A major international study has found that drug-eluting stents, a less-invasive alternative to bypass surgery, are as effective as surgery for many patients with a blockage in the left main coronary artery.
Findings from the EXCEL (Evaluation of XIENCE versus Coronary Artery Bypass Surgery for Effectiveness of Left Main Revascularization) trial were published this morning online in the New England Journal of Medicine and presented at the annual Transcatheter Cardiovascular Therapeutics conference in Washington, DC. The trial research team included interventional cardiologists and cardiac surgeons from 126 centers in 17 countries.
Coronary artery bypass graft (CABG) surgery has long been considered the definitive treatment for patients with left main coronary artery disease (LMCAD), in which the artery that supplies oxygen-rich blood to most of the heart muscle is clogged with atherosclerotic plaque. About two-thirds of all LMCAD patients have mild to moderate disease in the remainder of the coronary arteries.

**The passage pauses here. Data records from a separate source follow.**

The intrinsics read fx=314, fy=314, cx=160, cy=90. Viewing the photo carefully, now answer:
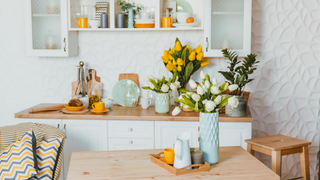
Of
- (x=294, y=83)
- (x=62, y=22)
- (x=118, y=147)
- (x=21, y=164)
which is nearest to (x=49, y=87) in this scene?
(x=62, y=22)

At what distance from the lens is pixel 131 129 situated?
9.44 feet

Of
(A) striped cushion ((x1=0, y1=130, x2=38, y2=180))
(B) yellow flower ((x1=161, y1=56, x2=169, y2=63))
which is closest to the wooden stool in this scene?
(B) yellow flower ((x1=161, y1=56, x2=169, y2=63))

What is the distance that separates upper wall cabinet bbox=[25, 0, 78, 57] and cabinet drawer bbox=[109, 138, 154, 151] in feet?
3.19

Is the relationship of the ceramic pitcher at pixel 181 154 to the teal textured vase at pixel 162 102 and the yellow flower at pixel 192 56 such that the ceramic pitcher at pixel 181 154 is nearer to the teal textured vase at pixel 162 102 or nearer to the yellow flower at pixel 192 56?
Result: the teal textured vase at pixel 162 102

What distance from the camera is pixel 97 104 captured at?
9.57 feet

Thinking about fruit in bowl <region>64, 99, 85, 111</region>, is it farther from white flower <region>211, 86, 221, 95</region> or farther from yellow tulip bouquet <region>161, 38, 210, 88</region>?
white flower <region>211, 86, 221, 95</region>

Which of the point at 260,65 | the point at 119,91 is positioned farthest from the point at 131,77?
the point at 260,65

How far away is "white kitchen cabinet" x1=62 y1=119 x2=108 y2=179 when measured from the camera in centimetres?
290

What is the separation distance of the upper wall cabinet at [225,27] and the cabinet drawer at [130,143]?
1011mm

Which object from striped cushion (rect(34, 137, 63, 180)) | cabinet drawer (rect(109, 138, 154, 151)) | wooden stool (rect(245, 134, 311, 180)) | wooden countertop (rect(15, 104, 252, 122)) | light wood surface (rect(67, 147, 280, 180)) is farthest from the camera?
cabinet drawer (rect(109, 138, 154, 151))

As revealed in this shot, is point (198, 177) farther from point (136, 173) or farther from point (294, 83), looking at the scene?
point (294, 83)

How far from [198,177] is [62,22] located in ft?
7.01

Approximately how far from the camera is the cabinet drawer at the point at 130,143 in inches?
114

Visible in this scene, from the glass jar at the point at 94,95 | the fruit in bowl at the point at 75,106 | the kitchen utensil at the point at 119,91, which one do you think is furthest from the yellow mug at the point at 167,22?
the fruit in bowl at the point at 75,106
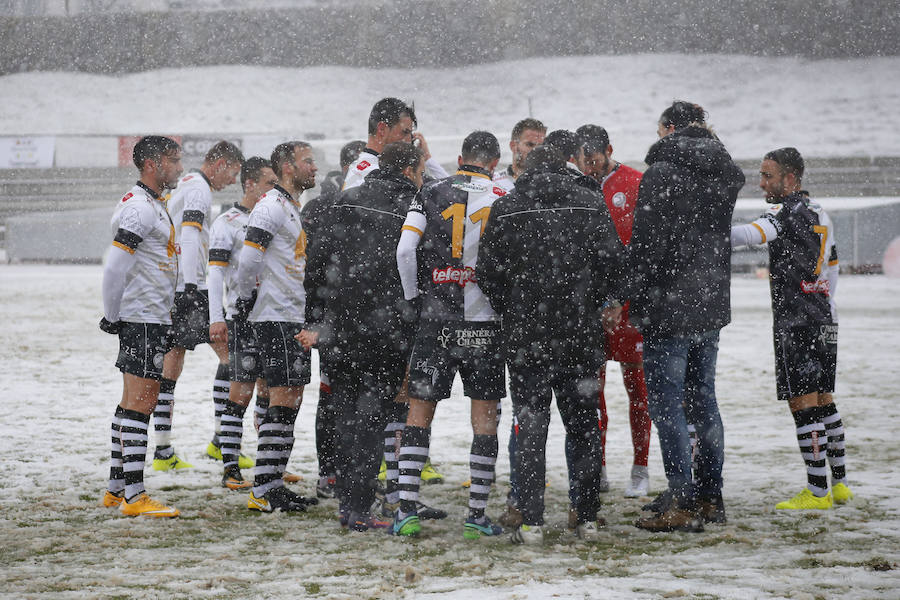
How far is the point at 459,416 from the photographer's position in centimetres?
691

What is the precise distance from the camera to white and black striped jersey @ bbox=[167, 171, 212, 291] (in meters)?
5.04

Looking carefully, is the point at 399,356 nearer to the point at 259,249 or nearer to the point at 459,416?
the point at 259,249

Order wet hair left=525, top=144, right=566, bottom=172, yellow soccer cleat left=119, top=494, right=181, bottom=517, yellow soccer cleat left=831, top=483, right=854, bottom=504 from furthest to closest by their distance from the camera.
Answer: yellow soccer cleat left=831, top=483, right=854, bottom=504
yellow soccer cleat left=119, top=494, right=181, bottom=517
wet hair left=525, top=144, right=566, bottom=172

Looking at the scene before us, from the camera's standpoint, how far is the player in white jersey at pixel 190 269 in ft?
16.5

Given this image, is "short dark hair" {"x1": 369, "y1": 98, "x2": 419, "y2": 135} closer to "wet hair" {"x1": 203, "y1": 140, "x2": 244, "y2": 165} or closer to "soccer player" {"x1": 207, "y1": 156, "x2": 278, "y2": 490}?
"soccer player" {"x1": 207, "y1": 156, "x2": 278, "y2": 490}

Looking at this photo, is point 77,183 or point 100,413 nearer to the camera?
point 100,413

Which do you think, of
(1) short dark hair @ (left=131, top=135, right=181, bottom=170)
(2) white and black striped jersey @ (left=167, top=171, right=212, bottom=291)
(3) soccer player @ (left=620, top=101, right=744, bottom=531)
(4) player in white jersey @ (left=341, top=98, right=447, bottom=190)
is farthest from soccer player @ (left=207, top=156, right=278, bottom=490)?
(3) soccer player @ (left=620, top=101, right=744, bottom=531)

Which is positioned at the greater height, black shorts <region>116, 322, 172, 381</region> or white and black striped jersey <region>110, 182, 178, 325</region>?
white and black striped jersey <region>110, 182, 178, 325</region>

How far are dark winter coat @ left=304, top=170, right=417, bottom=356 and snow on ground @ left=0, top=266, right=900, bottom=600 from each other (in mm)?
871

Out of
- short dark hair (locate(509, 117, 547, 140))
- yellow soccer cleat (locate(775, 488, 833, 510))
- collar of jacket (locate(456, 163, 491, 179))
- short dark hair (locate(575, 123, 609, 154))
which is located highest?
short dark hair (locate(509, 117, 547, 140))

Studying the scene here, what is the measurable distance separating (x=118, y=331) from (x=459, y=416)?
3199mm

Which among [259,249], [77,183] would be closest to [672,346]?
[259,249]

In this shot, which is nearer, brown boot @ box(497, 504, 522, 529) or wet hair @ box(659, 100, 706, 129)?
brown boot @ box(497, 504, 522, 529)

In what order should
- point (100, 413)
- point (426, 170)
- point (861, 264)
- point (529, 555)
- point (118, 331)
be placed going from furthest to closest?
1. point (861, 264)
2. point (100, 413)
3. point (426, 170)
4. point (118, 331)
5. point (529, 555)
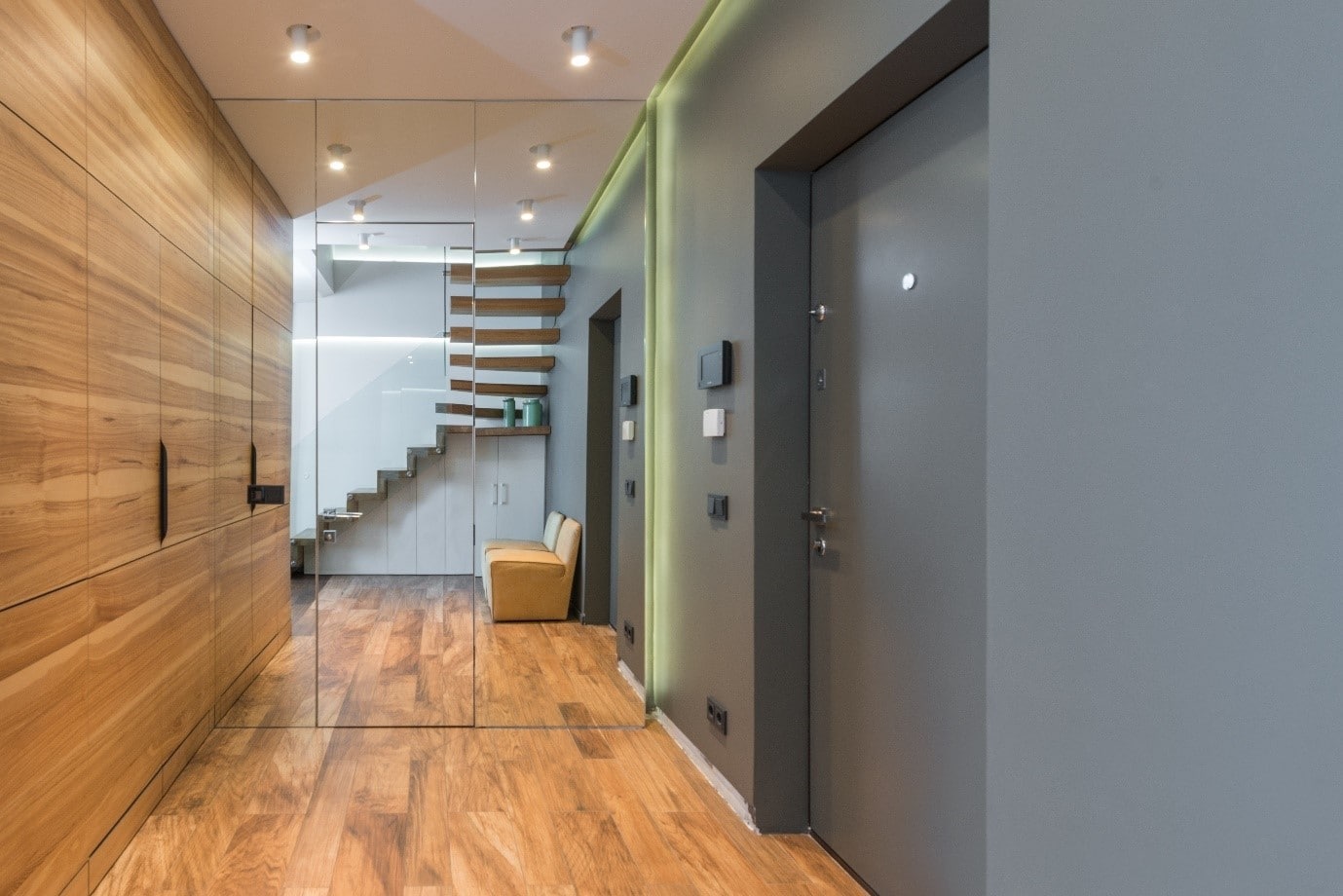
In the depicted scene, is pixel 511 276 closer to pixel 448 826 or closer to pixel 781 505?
pixel 781 505

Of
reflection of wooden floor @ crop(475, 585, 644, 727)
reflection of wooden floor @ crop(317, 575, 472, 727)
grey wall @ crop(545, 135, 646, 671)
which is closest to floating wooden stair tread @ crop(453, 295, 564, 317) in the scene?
grey wall @ crop(545, 135, 646, 671)

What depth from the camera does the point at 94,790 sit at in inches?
101

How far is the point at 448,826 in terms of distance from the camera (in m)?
2.95

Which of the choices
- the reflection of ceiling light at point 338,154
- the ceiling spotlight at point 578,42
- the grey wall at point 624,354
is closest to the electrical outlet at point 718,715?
the grey wall at point 624,354

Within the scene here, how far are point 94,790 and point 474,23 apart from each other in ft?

"Our study has shown that many patients with left main coronary artery disease who prefer a minimally invasive approach can now rest assured that a stent is as effective as bypass surgery for at least 3 years, and is initially safer, with fewer complications from the procedure," said first author Gregg W. Stone, MD, professor of medicine at Columbia University Medical Center and director of cardiovascular research and education at the Center for Interventional Vascular Therapy at NewYork-Presbyterian/Columbia.

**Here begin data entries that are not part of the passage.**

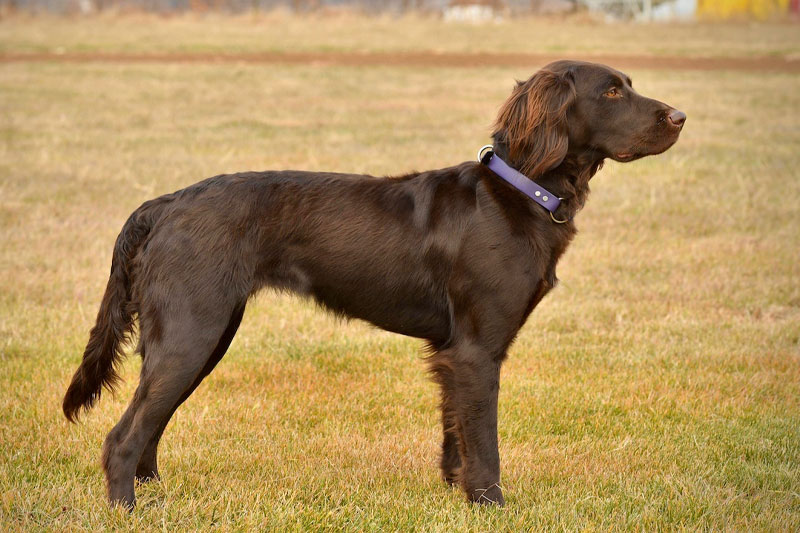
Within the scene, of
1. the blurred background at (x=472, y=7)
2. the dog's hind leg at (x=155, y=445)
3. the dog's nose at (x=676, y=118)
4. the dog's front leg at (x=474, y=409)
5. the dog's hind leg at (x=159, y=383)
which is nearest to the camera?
the dog's hind leg at (x=159, y=383)

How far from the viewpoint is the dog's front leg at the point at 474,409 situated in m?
3.98

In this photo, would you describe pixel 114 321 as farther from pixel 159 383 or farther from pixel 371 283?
pixel 371 283

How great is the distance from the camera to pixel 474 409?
13.1 feet

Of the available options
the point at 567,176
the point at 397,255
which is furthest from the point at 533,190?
the point at 397,255

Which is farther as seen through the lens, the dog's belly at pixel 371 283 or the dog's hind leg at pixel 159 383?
the dog's belly at pixel 371 283

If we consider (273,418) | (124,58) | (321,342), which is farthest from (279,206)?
(124,58)

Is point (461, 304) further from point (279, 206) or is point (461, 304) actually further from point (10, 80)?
point (10, 80)

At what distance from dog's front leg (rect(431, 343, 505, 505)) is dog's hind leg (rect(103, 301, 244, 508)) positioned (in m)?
0.99

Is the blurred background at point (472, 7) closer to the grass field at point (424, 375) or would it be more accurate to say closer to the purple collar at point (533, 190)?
the grass field at point (424, 375)

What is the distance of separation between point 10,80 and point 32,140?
8.05m

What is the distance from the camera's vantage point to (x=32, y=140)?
13672 mm

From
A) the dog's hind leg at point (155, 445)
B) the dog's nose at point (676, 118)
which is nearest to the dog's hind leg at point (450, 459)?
the dog's hind leg at point (155, 445)

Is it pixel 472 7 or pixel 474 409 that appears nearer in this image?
pixel 474 409

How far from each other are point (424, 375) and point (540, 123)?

Stents, which are placed into the diseased artery via a catheter that is inserted through a small opening in a blood vessel in the groin, arm, or neck, are a less-invasive treatment option for many people with coronary artery disease. However, coronary artery bypass surgery (CABG) has long been considered the definitive treatment for patients with LMCAD, which affects a large portion of the heart muscle. Previously, randomized clinical trials suggested that first-generation drug-eluting stents, which release antiproliferative medications to prevent the artery from becoming re-occluded after stent placement, might be appropriate for patients with LMCAD without extensive blockages in the remainder of the heart arteries. The trial results, however, were inconclusive. "Since that time, stents have gotten better, and so has cardiac bypass surgery," said Dr. Stone. "That required us to take a fresh look at the relative safety and effectiveness of the two approaches."
In the current study, 1,905 patients with LMCAD and low or intermediate coronary artery disease complexity (as determined by the SYNTAX score, an angiographic tool for measuring disease severity) were randomized to receive a drug-eluting stent that releases the antiproliferative agent everolimus (XIENCE, made by Abbott Vascular of Santa Clara, CA) or bypass surgery. The patients were followed for at least two years, with a median follow-up of three years.
"We found that approximately 15 percent of patients in both groups had a heart attack, stroke, or died within three years," said Dr. Stone, lead author of the paper. "In other words, stents were equally effective as bypass surgery."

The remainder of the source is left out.